WHAT YOU NEED TO DO:
Edit the data below so that every instance of "wicker basket" reads "rattan basket" instead. Leave everything else unchanged.
--- start RECORDS TO PROCESS ---
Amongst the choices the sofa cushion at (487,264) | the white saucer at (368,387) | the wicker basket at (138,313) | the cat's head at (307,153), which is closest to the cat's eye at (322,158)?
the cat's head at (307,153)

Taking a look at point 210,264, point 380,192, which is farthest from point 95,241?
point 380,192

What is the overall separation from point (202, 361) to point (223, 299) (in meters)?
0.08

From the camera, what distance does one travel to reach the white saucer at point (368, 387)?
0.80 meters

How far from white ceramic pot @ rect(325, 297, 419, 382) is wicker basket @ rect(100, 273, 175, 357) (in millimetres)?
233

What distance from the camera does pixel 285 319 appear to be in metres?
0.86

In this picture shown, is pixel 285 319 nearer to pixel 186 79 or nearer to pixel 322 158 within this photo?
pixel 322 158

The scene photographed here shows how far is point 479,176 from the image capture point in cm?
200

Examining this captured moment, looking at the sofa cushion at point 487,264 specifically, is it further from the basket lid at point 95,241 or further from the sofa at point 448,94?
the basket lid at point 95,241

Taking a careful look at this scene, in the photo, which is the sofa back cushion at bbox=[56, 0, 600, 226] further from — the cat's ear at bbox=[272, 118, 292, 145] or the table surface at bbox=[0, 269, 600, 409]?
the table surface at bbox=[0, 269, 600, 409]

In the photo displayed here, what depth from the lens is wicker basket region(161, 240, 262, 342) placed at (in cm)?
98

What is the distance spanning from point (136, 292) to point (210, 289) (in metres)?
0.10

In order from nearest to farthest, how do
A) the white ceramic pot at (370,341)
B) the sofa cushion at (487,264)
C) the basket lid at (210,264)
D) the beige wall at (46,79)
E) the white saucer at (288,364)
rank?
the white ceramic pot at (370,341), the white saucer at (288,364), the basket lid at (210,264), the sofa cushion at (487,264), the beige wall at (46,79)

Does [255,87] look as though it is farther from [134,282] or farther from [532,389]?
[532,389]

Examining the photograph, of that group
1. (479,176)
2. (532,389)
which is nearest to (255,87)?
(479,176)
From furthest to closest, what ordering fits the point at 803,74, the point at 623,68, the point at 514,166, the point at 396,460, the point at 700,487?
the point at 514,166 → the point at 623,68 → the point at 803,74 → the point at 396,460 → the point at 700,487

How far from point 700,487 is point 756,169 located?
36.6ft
--- end RECORDS TO PROCESS ---
WRITTEN RESPONSE:
Amongst the choices the sofa cushion at (487,264) | the white saucer at (368,387) | the rattan basket at (138,313) | the cat's head at (307,153), which is closest to the cat's eye at (322,158)?
the cat's head at (307,153)

Taking a look at point 210,264, point 380,192, which is farthest from point 95,241?
point 380,192

What is the overall separation from point (202, 361) to point (223, 299) (in meters)?
0.08

From the camera, what distance does one travel to reach the white saucer at point (368, 387)?
0.80 meters

How far from white ceramic pot @ rect(325, 297, 419, 382) is rattan basket @ rect(100, 273, 175, 357) (in millimetres)?
233

What distance from the camera does pixel 285 319 appear to be in metres?
0.86

In this picture shown, is pixel 285 319 nearer to pixel 186 79 or nearer to pixel 322 158 within this photo?
pixel 322 158

The scene photographed here shows how far is point 479,176 from the image capture point in cm?
200

Examining this captured moment, looking at the sofa cushion at point 487,264 specifically, is it further from the basket lid at point 95,241 or further from the sofa at point 448,94?
the basket lid at point 95,241

Taking a careful look at this scene, in the photo, which is the sofa back cushion at bbox=[56, 0, 600, 226] further from — the cat's ear at bbox=[272, 118, 292, 145] or the table surface at bbox=[0, 269, 600, 409]?
the table surface at bbox=[0, 269, 600, 409]

In the photo displayed here, what depth from the lens is rattan basket region(161, 240, 262, 342) placed at (in cm)?
98

What is the distance spanning from point (136, 292) to point (210, 289) (in metres)?
0.10

In order from nearest to farthest, how do
A) the white ceramic pot at (370,341)
B) the sofa cushion at (487,264)
C) the basket lid at (210,264)
D) the beige wall at (46,79)
E) the white saucer at (288,364)
rank?
the white ceramic pot at (370,341), the white saucer at (288,364), the basket lid at (210,264), the sofa cushion at (487,264), the beige wall at (46,79)

Does [255,87] look as though it is farther from [134,282] or farther from [532,389]?
[532,389]

Examining the photograph, of that group
1. (479,176)
2. (532,389)
which is nearest to (255,87)?
(479,176)
From furthest to closest, what ordering fits the point at 803,74, the point at 623,68, the point at 514,166, the point at 396,460, the point at 700,487?
the point at 514,166 → the point at 623,68 → the point at 803,74 → the point at 396,460 → the point at 700,487

How far from point 700,487 is point 756,169 located?
36.6ft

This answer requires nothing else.